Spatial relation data
Start

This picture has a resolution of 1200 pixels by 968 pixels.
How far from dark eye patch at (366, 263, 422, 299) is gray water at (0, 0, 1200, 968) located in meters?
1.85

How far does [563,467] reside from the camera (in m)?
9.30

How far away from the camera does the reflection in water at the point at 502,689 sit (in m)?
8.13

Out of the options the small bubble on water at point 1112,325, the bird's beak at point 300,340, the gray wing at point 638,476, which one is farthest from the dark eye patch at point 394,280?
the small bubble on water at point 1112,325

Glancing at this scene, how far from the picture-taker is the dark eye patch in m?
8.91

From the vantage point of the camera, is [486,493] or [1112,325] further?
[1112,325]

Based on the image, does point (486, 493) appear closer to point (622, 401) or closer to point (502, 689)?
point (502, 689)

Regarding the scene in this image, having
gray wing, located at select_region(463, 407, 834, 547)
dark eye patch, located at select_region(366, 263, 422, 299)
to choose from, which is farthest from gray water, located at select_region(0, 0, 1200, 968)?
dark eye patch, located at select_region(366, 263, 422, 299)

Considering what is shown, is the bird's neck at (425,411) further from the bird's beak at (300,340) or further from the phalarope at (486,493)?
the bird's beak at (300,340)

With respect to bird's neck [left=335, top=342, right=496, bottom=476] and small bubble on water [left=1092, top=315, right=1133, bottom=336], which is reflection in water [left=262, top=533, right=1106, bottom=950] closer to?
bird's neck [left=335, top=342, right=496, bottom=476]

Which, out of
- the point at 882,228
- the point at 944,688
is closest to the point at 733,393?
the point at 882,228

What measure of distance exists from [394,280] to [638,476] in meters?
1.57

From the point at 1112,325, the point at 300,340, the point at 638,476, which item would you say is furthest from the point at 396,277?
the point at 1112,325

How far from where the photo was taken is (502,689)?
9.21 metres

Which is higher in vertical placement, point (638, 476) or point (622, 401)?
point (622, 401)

End

:: Short task ::
Repeat the data in its entirety, character for character.

:: Exercise result ::
This picture has a resolution of 1200 pixels by 968 pixels.
How far from dark eye patch at (366, 263, 422, 299) is gray water at (0, 0, 1200, 968) located in meters?
1.85

How far does [563,467] reside from the camera (in m)?
9.30

How far away from the camera does the reflection in water at the point at 502,689 sit (in m)?
8.13

Out of the options the small bubble on water at point 1112,325, the bird's beak at point 300,340, the gray wing at point 638,476, which one is farthest from the dark eye patch at point 394,280?
the small bubble on water at point 1112,325

Glancing at this scene, how far from the picture-taker is the dark eye patch in m?
8.91

From the vantage point of the camera, is [486,493] or [1112,325] further?
[1112,325]

Based on the image, does point (486, 493) appear closer to point (622, 401) or closer to point (502, 689)?
point (502, 689)

Regarding the scene in this image, having
gray wing, located at select_region(463, 407, 834, 547)
dark eye patch, located at select_region(366, 263, 422, 299)
to choose from, which is farthest from gray water, located at select_region(0, 0, 1200, 968)?
dark eye patch, located at select_region(366, 263, 422, 299)

Considering what is shown, is the bird's neck at (425,411) further from the bird's beak at (300,340) or further from the phalarope at (486,493)?
the bird's beak at (300,340)

With respect to bird's neck [left=335, top=342, right=496, bottom=476] and small bubble on water [left=1092, top=315, right=1133, bottom=336], which is reflection in water [left=262, top=533, right=1106, bottom=950] closer to?
bird's neck [left=335, top=342, right=496, bottom=476]

Which, out of
- the point at 882,228
- the point at 944,688
is closest to the point at 733,393?
the point at 882,228

What measure of distance exists from [394,280] to [638,476] in meters?
1.57

From the point at 1112,325, the point at 300,340, the point at 638,476, which item would you say is furthest from the point at 396,277?
the point at 1112,325

How far from where the photo was taken is (502,689)?
9.21 metres

Which is higher in vertical placement, point (638, 476) or point (622, 401)?
point (622, 401)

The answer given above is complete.